## Task material:
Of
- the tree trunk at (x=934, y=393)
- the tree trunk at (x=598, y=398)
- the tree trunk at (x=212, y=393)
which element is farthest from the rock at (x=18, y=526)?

---

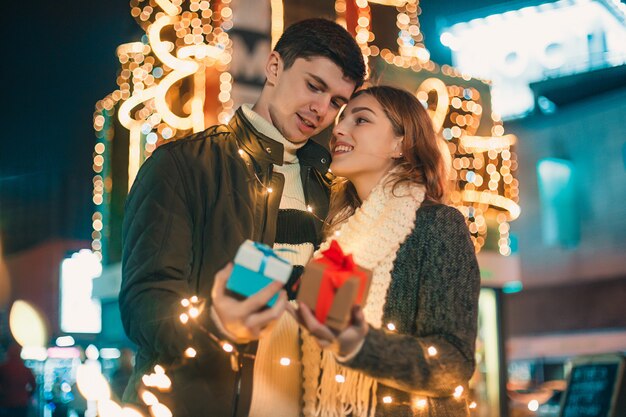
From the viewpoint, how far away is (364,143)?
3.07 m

## Goal:
Return each line of the records above that contains the string "tree".

## Written answer:
- the tree trunk at (x=934, y=393)
- the tree trunk at (x=598, y=398)
- the tree trunk at (x=212, y=393)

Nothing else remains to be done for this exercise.